We’ve previously released data to help with disambiguation and recently awarded $1.2M in research grants to work on related problems. Today we’re taking another step: releasing data consisting of nearly 800 million documents automatically annotated with over 11 billion references to Freebase entities.
These Freebase Annotations of the ClueWeb Corpora (FACC) consist of ClueWeb09 FACC and ClueWeb12 FACC. 11 billion phrases that refer to concepts and entities in Freebase were automatically labeled with their unique identifiers (Freebase MID’s). …
(…)
Based on review of a sample of documents, we believe the precision is about 80-85%, and recall, which is inherently difficult to measure in situations like this, is in the range of 70-85%….
(…)
Evaluate precision and recall by asking:
Your GPS gives you relevant directions on an average eight (8) times out of ten and it finds relevant locations on average of seven (7) times out of ten (10). (Wikipedia on Precision and Recall)
Is that a good GPS?
A useful data set but still a continuation of the approach of guessing what authors meant when they authored documents.

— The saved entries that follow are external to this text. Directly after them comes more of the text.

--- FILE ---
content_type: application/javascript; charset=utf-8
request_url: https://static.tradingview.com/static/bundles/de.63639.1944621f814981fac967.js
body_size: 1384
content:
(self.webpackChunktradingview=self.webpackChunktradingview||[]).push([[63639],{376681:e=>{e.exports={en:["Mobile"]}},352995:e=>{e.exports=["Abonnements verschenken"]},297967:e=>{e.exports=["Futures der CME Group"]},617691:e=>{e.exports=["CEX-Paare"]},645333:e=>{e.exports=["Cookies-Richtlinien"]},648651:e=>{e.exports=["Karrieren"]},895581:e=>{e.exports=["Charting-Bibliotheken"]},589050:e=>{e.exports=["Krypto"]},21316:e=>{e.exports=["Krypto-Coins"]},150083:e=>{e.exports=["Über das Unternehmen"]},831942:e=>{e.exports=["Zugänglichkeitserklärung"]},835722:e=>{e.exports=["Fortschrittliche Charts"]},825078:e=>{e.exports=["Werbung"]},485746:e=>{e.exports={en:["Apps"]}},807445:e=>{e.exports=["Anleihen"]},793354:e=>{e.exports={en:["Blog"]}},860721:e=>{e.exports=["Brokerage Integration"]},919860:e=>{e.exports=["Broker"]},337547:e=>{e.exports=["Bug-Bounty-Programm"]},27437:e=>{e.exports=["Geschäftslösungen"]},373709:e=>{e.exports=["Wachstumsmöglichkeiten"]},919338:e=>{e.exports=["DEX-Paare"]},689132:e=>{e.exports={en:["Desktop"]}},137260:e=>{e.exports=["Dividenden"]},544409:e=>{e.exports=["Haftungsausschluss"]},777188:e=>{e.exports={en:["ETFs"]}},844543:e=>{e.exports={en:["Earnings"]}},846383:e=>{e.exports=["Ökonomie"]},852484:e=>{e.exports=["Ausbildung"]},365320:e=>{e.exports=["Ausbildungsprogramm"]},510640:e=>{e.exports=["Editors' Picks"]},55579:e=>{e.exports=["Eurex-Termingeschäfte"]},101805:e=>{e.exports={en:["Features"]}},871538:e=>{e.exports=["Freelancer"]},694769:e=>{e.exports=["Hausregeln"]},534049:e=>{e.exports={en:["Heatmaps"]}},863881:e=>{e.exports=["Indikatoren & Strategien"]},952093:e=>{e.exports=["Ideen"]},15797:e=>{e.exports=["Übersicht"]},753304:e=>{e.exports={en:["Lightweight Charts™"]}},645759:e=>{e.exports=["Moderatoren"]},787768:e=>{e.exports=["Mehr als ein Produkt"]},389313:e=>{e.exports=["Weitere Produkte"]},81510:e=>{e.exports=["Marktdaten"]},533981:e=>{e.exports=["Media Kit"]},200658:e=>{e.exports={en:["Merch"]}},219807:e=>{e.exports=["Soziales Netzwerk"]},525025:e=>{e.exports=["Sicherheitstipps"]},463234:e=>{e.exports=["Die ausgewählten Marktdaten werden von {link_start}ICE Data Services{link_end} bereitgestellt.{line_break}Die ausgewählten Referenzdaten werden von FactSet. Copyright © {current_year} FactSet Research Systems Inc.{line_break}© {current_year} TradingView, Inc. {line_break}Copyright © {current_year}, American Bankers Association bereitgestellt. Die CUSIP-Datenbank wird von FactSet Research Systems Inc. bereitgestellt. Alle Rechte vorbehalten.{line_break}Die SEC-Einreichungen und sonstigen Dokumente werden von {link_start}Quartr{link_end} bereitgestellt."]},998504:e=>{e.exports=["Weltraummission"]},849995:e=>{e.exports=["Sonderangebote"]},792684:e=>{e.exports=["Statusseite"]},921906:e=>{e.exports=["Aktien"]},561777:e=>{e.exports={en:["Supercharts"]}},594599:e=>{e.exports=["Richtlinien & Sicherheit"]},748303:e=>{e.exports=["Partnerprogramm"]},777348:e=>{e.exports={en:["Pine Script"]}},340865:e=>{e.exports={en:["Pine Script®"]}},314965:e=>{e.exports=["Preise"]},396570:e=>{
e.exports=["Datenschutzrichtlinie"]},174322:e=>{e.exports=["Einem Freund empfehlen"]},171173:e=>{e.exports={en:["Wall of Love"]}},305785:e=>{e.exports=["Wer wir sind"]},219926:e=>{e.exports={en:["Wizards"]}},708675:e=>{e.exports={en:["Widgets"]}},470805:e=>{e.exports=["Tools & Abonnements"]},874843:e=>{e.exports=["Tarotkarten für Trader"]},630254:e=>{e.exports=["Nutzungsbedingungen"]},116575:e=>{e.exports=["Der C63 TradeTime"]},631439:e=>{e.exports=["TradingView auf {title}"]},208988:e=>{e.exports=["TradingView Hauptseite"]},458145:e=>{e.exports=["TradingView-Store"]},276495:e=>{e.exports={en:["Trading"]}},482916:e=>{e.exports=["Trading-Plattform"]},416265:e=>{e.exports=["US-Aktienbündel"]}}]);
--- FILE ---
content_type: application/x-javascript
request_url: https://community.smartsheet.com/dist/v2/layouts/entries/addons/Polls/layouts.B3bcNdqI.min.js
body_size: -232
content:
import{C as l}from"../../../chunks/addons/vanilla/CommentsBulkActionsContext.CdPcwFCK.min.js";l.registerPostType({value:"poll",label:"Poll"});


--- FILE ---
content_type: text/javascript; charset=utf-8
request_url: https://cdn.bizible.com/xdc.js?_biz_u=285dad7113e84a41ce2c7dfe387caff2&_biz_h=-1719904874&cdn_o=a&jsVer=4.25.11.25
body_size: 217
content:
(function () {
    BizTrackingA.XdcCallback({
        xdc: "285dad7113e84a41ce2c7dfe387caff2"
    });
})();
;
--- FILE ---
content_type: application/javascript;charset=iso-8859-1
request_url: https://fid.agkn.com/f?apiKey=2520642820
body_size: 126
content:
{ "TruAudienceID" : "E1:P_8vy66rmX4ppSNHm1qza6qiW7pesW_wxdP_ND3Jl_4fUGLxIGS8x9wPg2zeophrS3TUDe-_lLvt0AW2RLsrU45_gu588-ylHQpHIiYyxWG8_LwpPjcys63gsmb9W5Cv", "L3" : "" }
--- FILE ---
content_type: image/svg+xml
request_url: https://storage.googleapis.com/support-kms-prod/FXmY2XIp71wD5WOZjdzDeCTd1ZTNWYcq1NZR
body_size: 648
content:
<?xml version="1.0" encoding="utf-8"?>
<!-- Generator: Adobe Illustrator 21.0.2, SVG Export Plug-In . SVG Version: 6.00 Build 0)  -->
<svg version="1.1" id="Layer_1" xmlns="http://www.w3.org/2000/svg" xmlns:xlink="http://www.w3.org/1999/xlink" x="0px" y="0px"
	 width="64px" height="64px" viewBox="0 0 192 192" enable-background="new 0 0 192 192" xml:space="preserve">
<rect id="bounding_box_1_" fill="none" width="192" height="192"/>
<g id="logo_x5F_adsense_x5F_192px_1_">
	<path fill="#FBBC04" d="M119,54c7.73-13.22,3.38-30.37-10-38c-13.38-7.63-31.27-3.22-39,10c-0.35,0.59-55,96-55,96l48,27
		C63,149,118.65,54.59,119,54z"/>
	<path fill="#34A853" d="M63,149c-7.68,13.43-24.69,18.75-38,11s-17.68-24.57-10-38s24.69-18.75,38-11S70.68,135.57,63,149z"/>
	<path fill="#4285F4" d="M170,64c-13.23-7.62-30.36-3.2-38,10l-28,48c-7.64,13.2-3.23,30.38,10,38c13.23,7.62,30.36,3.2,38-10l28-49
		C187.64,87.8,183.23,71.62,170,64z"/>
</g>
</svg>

What if by some yet unknown technique, precision goes to nine (9) out of ten (10) and recall goes to nine (9) out of ten (10) as well?
The GPS question becomes:
Your GPS gives you relevant directions on an average nine (9) times out of ten and it finds relevant locations on average of nine (9) times out of ten (10).
Is that a good GPS?
Not that any automated technique has shown that level of performance.
Rather than focusing on data post-authoring, why not enable authors to declare their semantics?
Author declared semantics would reduce the cost and uncertainty of post-authoring semantic solutions.
I first saw this in a tweet by Nicolas Torzec.